We arrived at the hotel and checked in. I tried to eat something but felt nauseous and threw it out. A friend called to wish me luck. Then we went to bed. I was freezing and brought a blanket from the car into the room. I woke up during the night several times drenched in sweat. It was like I had a short-term fever that broke overnight. Maybe I did.

The next morning, I went to the hospital for my CT scan – pelvis, abdomen and chest. I met an old friend from college whom I haven’t seen in decades – he kept me company while I was waiting to be called for the port placement. I have changed quite a lot in the intervening decades but the changes are internal, not external. I’m sure I seemed just the same as I was all those years ago. When I was young, I was attracted to extroverts – which I am most definitely not – although I never really enjoyed their company. Our culture is heavily biased in favor of extroverts/big personalities and, for too many years, I internalized that bias.

I, however, am me. I like quiet, peace, beauty. Space. Always did as a child and now, once again, having returned to self. It is my nature. It’s what I need.

So he said so-long and I was called for surgery. The nurse prepped me, explaining that the biggest risk was infection so they had to thoroughly clean my chest and swab my nose with disinfectant several times to ensure that I did not have any staff bacteria.

Then the doctor performing the procedure came in and showed me the port. He explained that he was going to make a hole in my aorta and snake a tube through it to just outside my heart and the other end would be embedded in my chest. !!!!!! Oh my god. !!!!!! I asked him how he would embed it as I have no more fat and the skin is stretched across my bones. He said it was an issue and that they’ve had problems with port placements on very thin patients because the nipples on the port wear off the skin and poke through. !!!!!! So now on thin people like me they use ports without any nipples. Great.

They wheeled me into the operating room, transferred me to the operating table, and sedated me. The procedure took an hour. I woke up in recovery and stayed there for another hour. Then they fed me (egg salad sandwich and apple juice, yum, yum).

No Big Deal?!!!!

I can’t take a shower for 24 hours.

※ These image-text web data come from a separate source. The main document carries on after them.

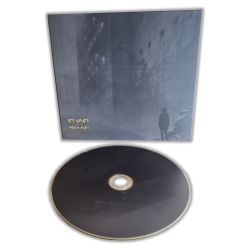 Digipack CD "In Vain" SKULP.IN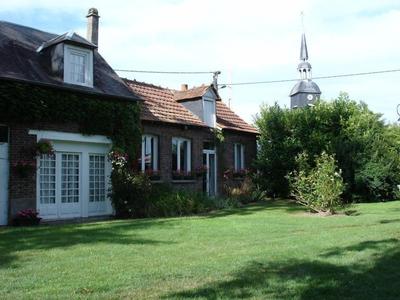 Le Vieux Logis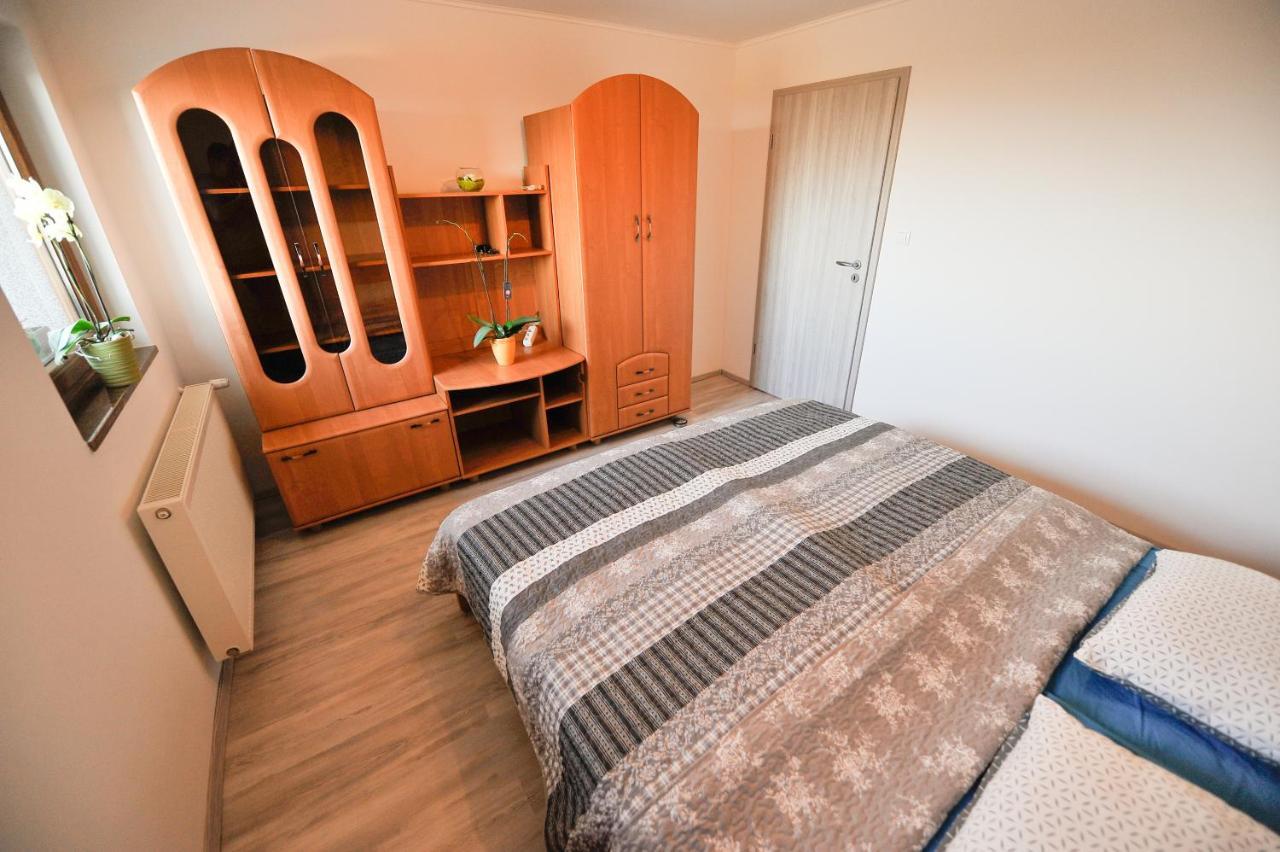 Apartments Jernej With Onsite Wellness Brežice 외부 사진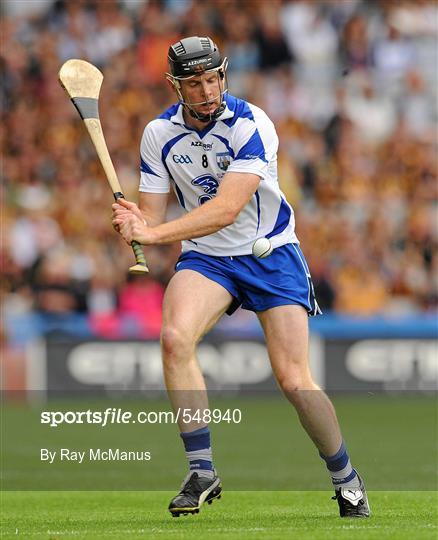 Kilkenny v Waterford - GAA Hurling All-Ireland Senior Championship Semi-Final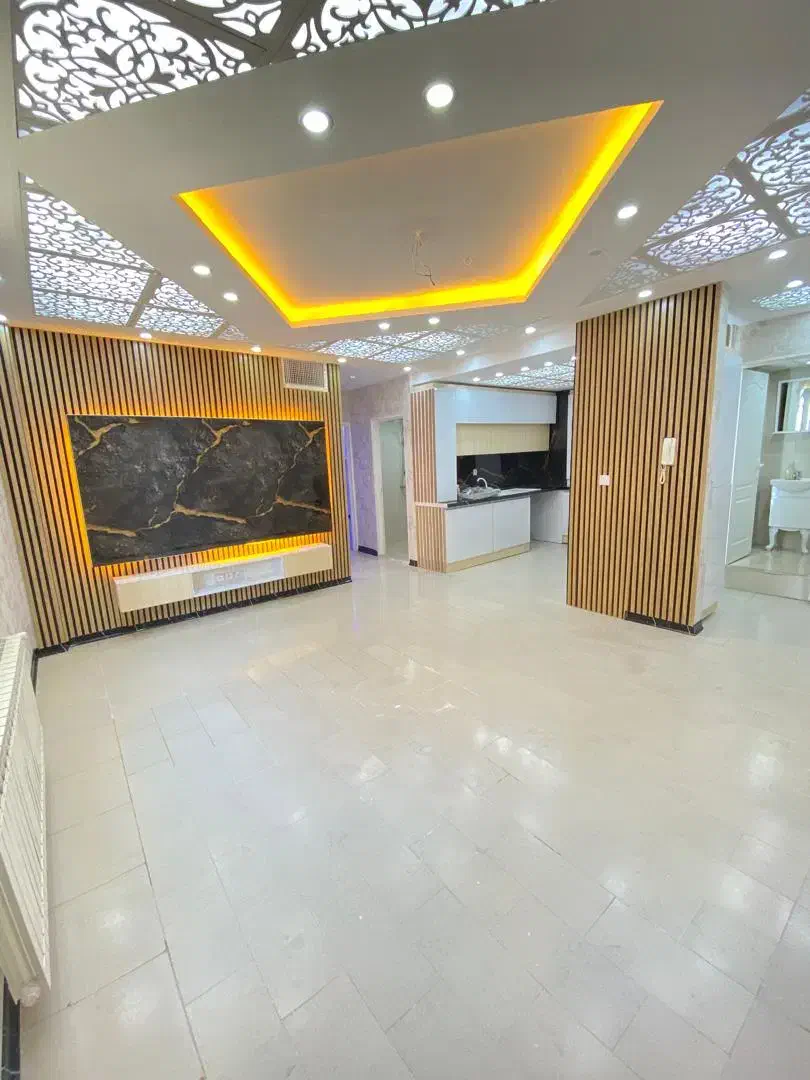 واحد لاکچری پارکینگ دار کلید نخورده|فروش آپارتمان|پرند, فاز ۶|دیوار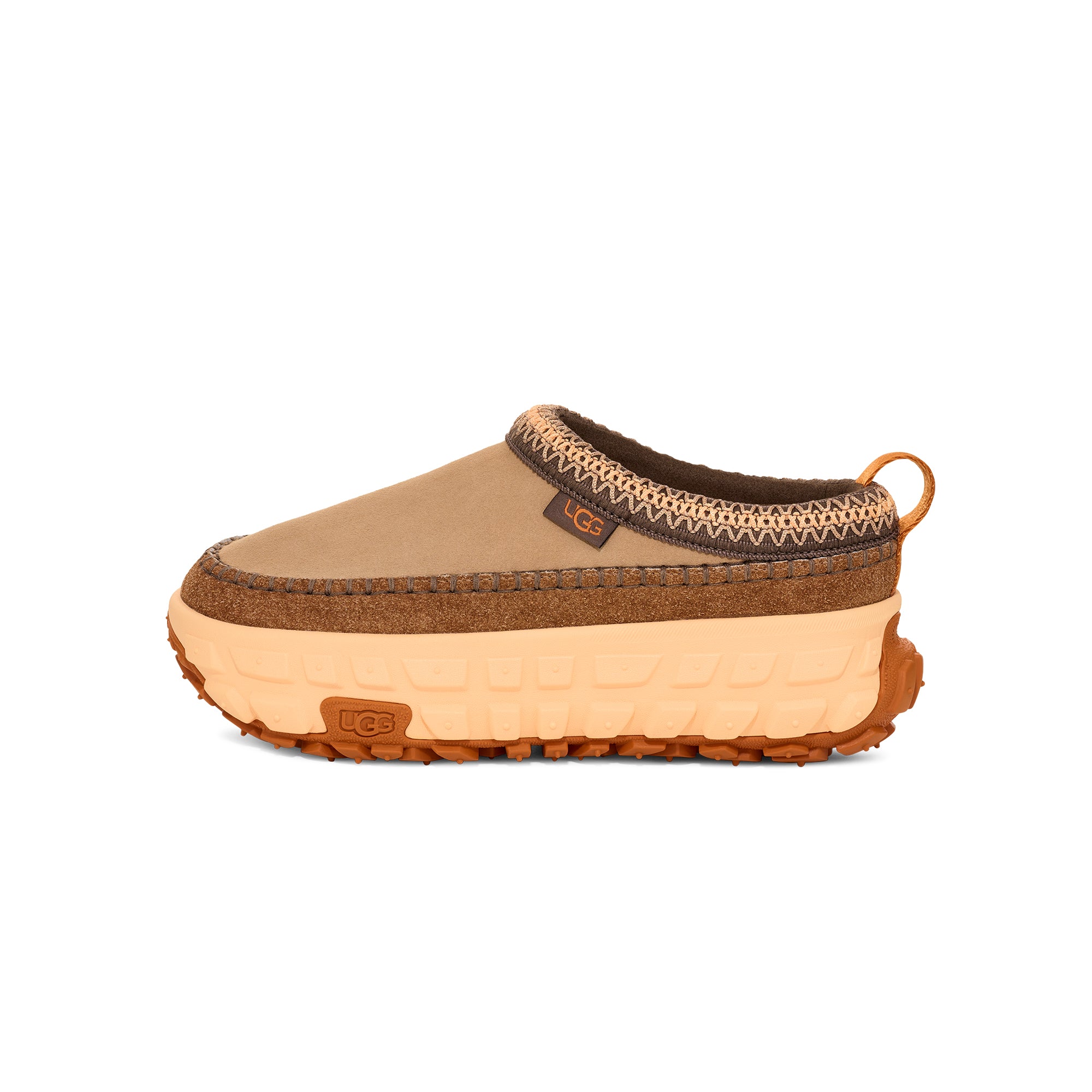 Ugg Womens Venture Daze Slippers – Extra Butter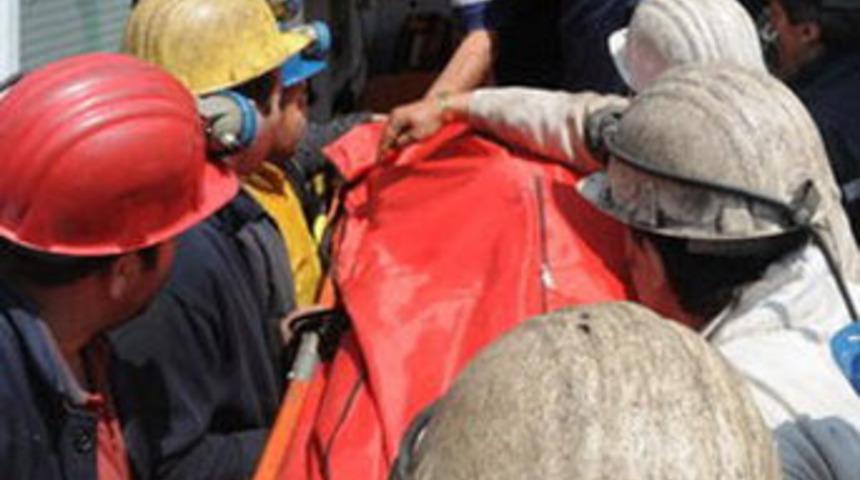 Zehirli gaz 2 iş&ccedil;iyi &ouml;ld&uuml;rd&uuml;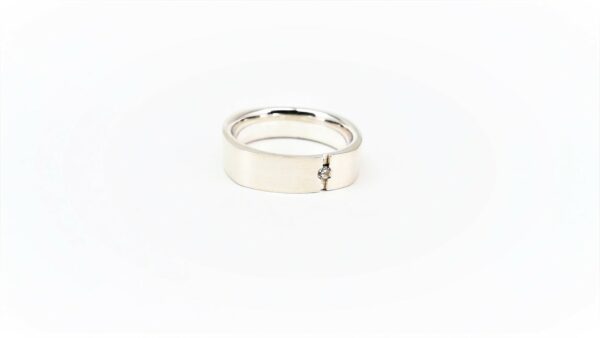Herrenring 925 Ag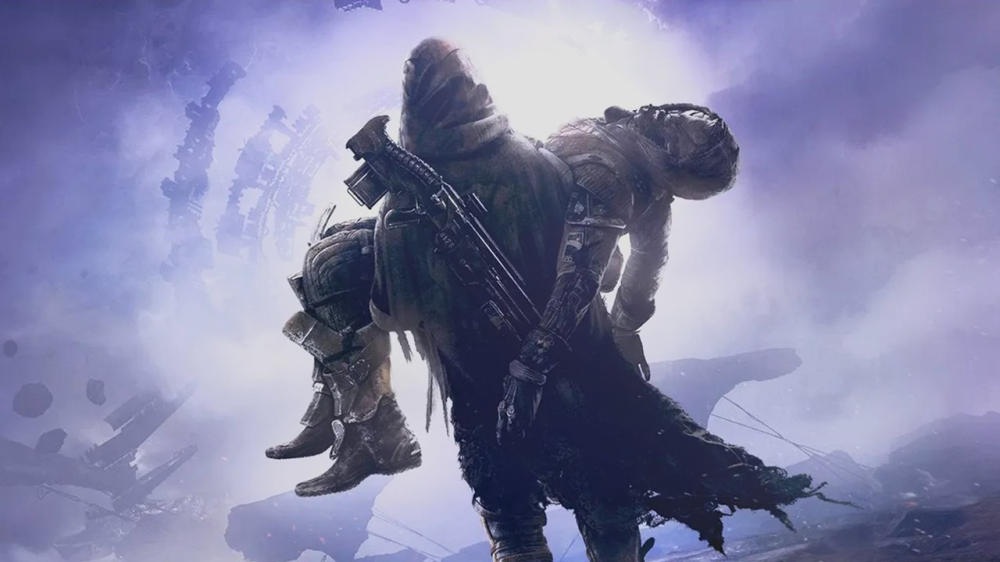 Bungie称“绝对没有放弃命运”，数月前刚结束《命运2》持续支持
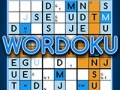 Ігра Wordoku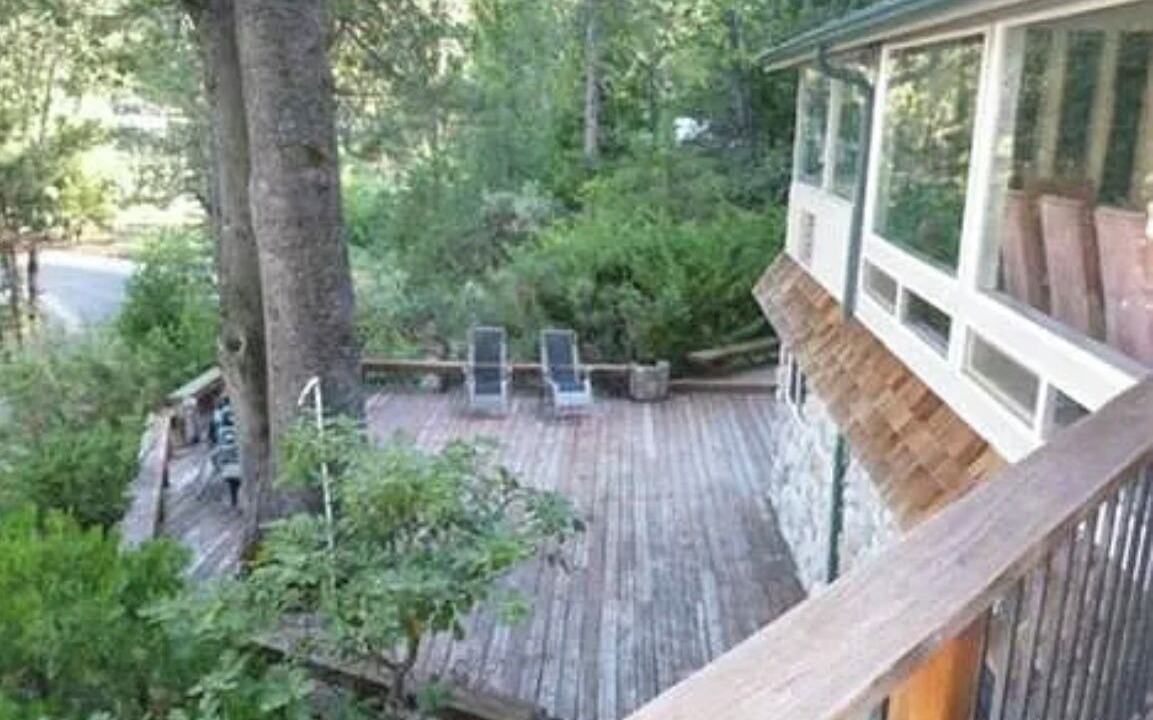 Photo of Outdoor in Wishon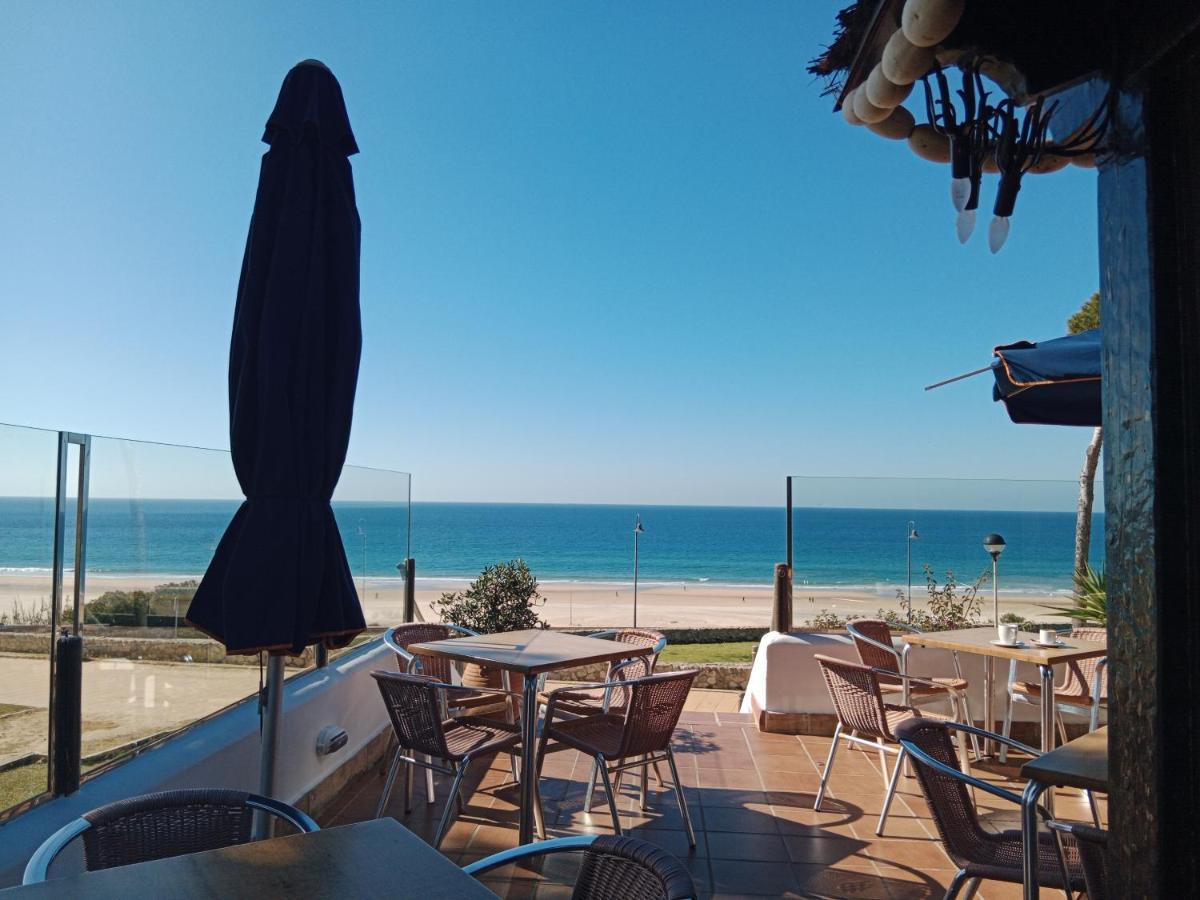 Apartamento Levante Кониль-де-ла-Фронтера Экстерьер фото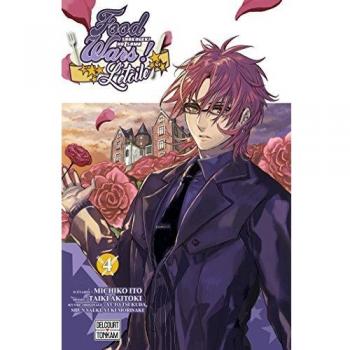 Food wars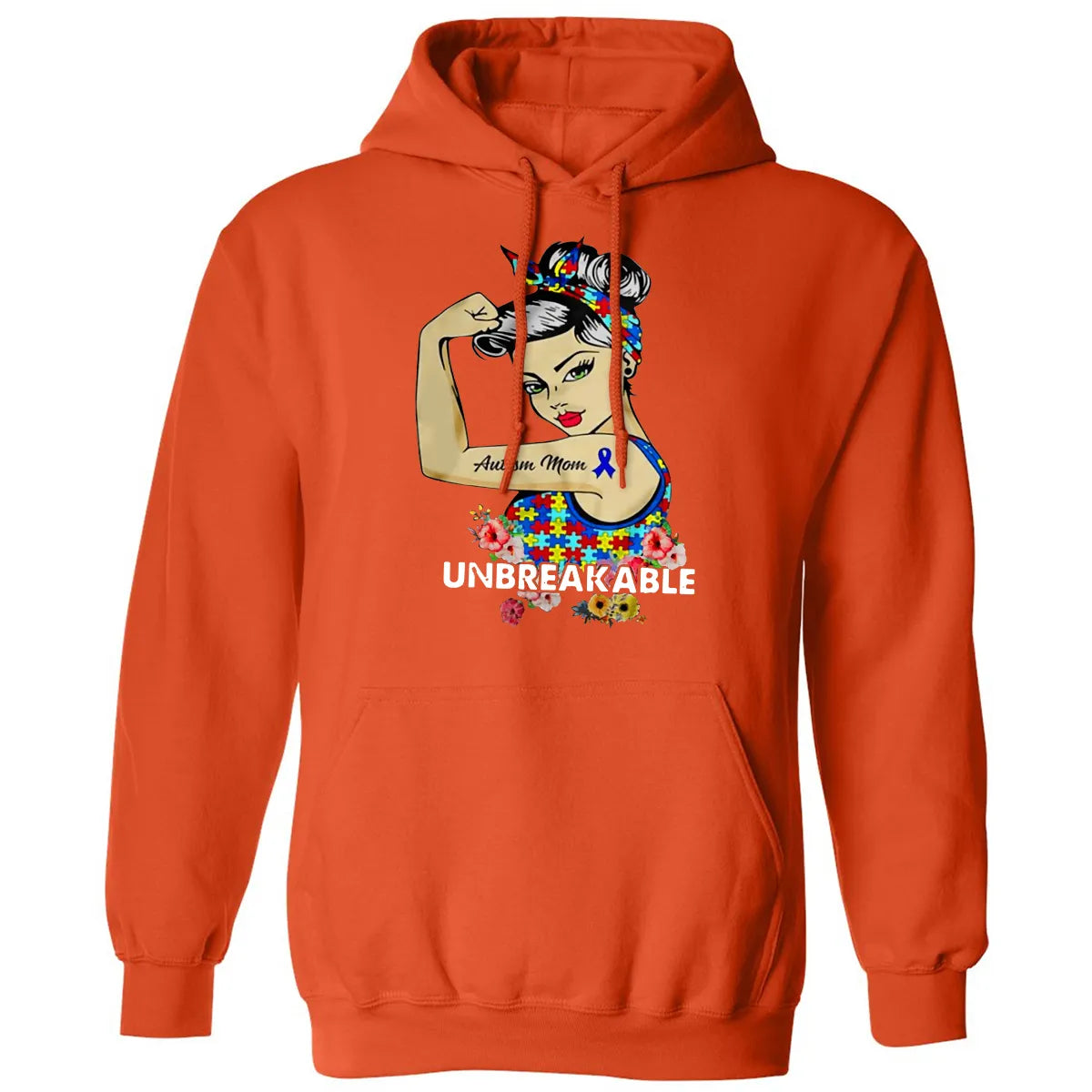 Classic Unisex Hoodie - 4DV4TSGU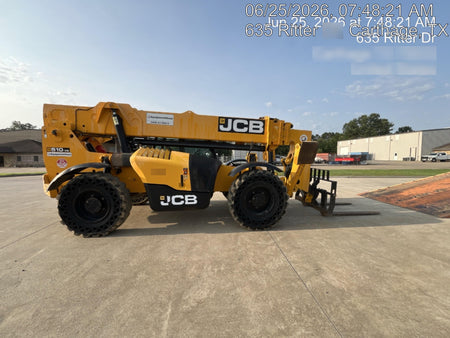 2019 JCB 510-56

I can’t lift more than 15 lbs for a week. I have to watch for infection and change my dressing daily.

And now? It has been 24 hours. I have been nauseous and now have a brand-new source of pain in my chest. All necessary steps I know – and I’m lucky to be able to take them – but I still don’t think of myself as a sick person so I’m sort of fighting/rejecting this new reality.

We drove home today – bumpy, bumpy. Nauseous and exhausted. Chemo starts in 48 hours. I can’t imagine …

Love, Molly2923

One thought on “July 25, 2020

  1. Something you’ll come to understand as time goes by. When it comes to any cancer procedures/treatments, “no big deal” is a relative term. For many of us who have been/are a long ways down the treatment line, port placement really is “no big deal.” I hate to put it like that, but it’s the truth. Nothing, absolutely nothing, about cancer treatment is easy. But in the beginning, yeah port placement can be a big deal. But for me, and many I know, port placement is the easiest of the things we’ve had to face and may yet have to face. But we keep going and we keep trying.